Background: Entamoeba histolytica cell migration is essential for the development of human amoebiasis (an infectious disease characterized by tissue invasion and destruction). The tissue inflammation associated with tumour necrosis factor (TNF) secretion by host cells is a well-documented feature of amoebiasis. Tumour necrosis factor is a chemoattractant for E. histolytica, and the parasite may have a TNF receptor at its cell surface.

Methods: confocal microscopy, RNA Sequencing, bioinformatics, RNA antisense techniques and histological analysis of human colon explants were used to characterize the interplay between TNF and E. histolytica.

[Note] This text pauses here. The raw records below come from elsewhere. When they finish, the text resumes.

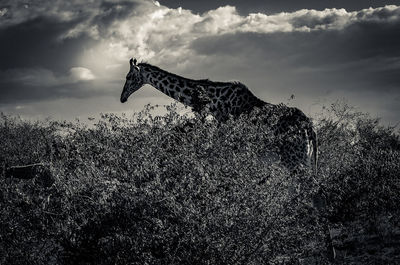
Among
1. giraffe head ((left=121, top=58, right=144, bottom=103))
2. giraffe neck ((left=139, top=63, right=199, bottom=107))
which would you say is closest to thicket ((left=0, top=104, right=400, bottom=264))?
giraffe neck ((left=139, top=63, right=199, bottom=107))

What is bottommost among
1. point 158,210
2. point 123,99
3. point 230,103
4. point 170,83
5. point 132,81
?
point 158,210

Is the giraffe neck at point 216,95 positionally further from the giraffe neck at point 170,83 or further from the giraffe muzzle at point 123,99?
A: the giraffe muzzle at point 123,99

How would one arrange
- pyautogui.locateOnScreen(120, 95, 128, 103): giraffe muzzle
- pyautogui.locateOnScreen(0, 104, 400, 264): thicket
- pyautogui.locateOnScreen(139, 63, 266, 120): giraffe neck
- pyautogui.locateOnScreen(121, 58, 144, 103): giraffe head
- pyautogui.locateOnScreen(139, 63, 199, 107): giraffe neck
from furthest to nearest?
pyautogui.locateOnScreen(120, 95, 128, 103): giraffe muzzle
pyautogui.locateOnScreen(121, 58, 144, 103): giraffe head
pyautogui.locateOnScreen(139, 63, 199, 107): giraffe neck
pyautogui.locateOnScreen(139, 63, 266, 120): giraffe neck
pyautogui.locateOnScreen(0, 104, 400, 264): thicket

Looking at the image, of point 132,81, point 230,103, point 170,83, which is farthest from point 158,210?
point 132,81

Results: an antibody against human TNF receptor 1 (TNFR1) stained the E. histolytica trophozoite surface and (on immunoblots) binds to a 150-kDa protein. Proteome screening with the TNFR1 sequence revealed a BspA family protein in E. histolytica that carries a TNFR signature domain and six leucine-rich repeats (named here as “cell surface protein”, CSP, in view of its cellular location). Cell surface protein shares structural homologies with Toll-Like receptors, colocalizes with TNF and is internalized in TNF-containing vesicles. Reduction of cellular CSP levels abolished chemotaxis toward TNF and blocked parasite invasion of human colon.

Conclusions: there is a clear link between TNF chemotaxis, CSP and pathogenesis.

Keywords: BspA protein; Entamoeba histolytica; chemotaxi; tumour necrosis factor.